Sir Keir Starmer poised to ditch pledge on free university tuition

33 comments
  1. >#Sir Keir Starmer poised to ditch pledge on free university tuition

    >Henry Zeffman, Associate Political Editor | Nicola Woolcock, Education Editor
    >Tuesday May 02 2023, 12.01am BST, The Times

    >Keir Starmer is preparing to ditch Labour’s commitment to free university tuition, setting him on another collision course with the left of his party.

    >Labour’s two past general election manifestos promised to abolish tuition fees and Starmer’s successful leadership campaign in 2020 pledged to retain that policy. But the Labour leader is preparing a speech for later this month in which he will reverse his position.

    >A senior party source told The Times: “At a time when we’re being so careful about spending commitments, it’s a glaring anomaly that we still haven’t moved on tuition fees. It’s one of the remaining commitments from 2019 that we will be clear we have moved on from.”

    >Labour strategists hope that electoral benefits from showing Starmer’s fiscal discipline will outweigh the costs of criticism from the party’s left that he is abandoning another previous commitment.

    >Earlier this year Starmer insisted that the ten pledges which formed the basis of his leadership bid “haven’t all been abandoned by any stretch of the imagination”. But he no longer wants to increase income tax for the top 5 per cent of earners, “defend free movement” with the EU or abolish the universal credit benefit system. Plans to nationalise energy companies have also been ditched.

    >Starmer first indicated that he was considering changing his stance on tuition fees in January. Asked by The Times whether he stood by the pledge, he said: “University tuition fees are not working well. They burden young people going forward. Obviously we have got a number of propositions in relation to those fees that we will put forward as we go into the election.

    >“But I have to be honest about it, the damage that has been done to our economy means that we are going to have to cost everything as we go into that election and we will do that with discipline”.

    >It is not clear what funding system Starmer prefers. In 2015, under Ed Miliband’s leadership, Labour pledged to cut annual fees from £9,000 to £6,000. The maximum fee for an undergraduate is now £9,250, though universities argue that this has been devalued to the extent that it is worth only around £6,500 compared with when it was introduced.

    >Though the coalition government’s decision to triple fees to £9,000 in 2010 sparked mass protests, polling suggests that many students now accept the system. A survey of more than 1,000 by the Higher Education Policy Institute found that only 28 per cent of students living in England want Labour to pledge to abolishing tuition fees while 23 per cent want Labour to reduce fees to £6,000 and 20 per cent back the status quo. Another 15 per cent want fees to be cut to £3,000, 4 per cent would prefer a graduate tax and 3 per cent want current fees to rise with inflation.

    >Students must fund their day-to-day expenses through maintenance loans, which are capped according to the income of their parents. Many say it is insufficient and barely covers accommodation.

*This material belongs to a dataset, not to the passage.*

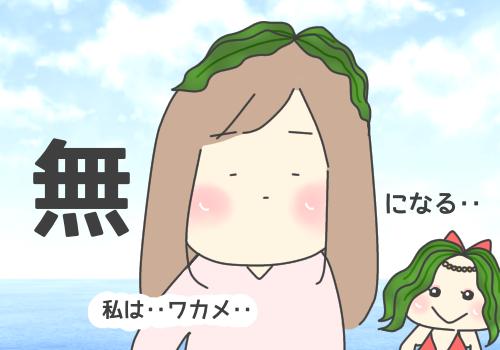 f:id:itadakiblog:20210116211313p:plain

    >The polling found that 52 per cent of students think living costs should be covered by targeted grants and top-up loans while 25 per cent want a mix of grants, loans and parental contributions. Some 46 per cent of students think maintenance support should be between £10,000 and £12,500 each year, while 19 per cent think it should amount to under £10,000 and another 18 per cent think it should be between £12,501 and £15,000.

    >Of those polled, 46 per cent supported Labour, 11 per cent would vote Green and 7 per cent backed the Conservatives.

  2. How many pledges can Keir Starmer drop before the GE? I’m guessing a 99%, which will be roughly around the amount of voters he is going to drop aswell. Really feel like a national debate on how the country should be governed in the 21st century is needed rather than perpetuating this farce that goes nowhere but down the drain and into the pockets of the rich making them richer and the poor even poorer

  3. Getting hard to see Labour as anything other than Tory-Lite. Neither party appears willing to make life better for people.

  4. It is high time we ditched FPTP voting when voting for MP’s and swap to PR. While we have FPTP it will always remain either Red Tory or Blue Tory.

  5. The Starmer Pledge has plunged past the Freddo and has reached parity with the Lone Jelly Baby (headless) in value

  6. Unpopular opinion: fine. And I say that as someone with student debt. Subsiding it (further – it already partly is) would be a bung mostly to the children of the middle-class and wealthy, both of whom are already well-served by various offerings and exceptions. Give some extra funding to university students from low-income families, then do something about the miserable state of our further education system. We have no shortage of graduates but we are desperately short of plumbers, carpenters, electricians etc. FE has been horribly underfunded, neglected and ignored.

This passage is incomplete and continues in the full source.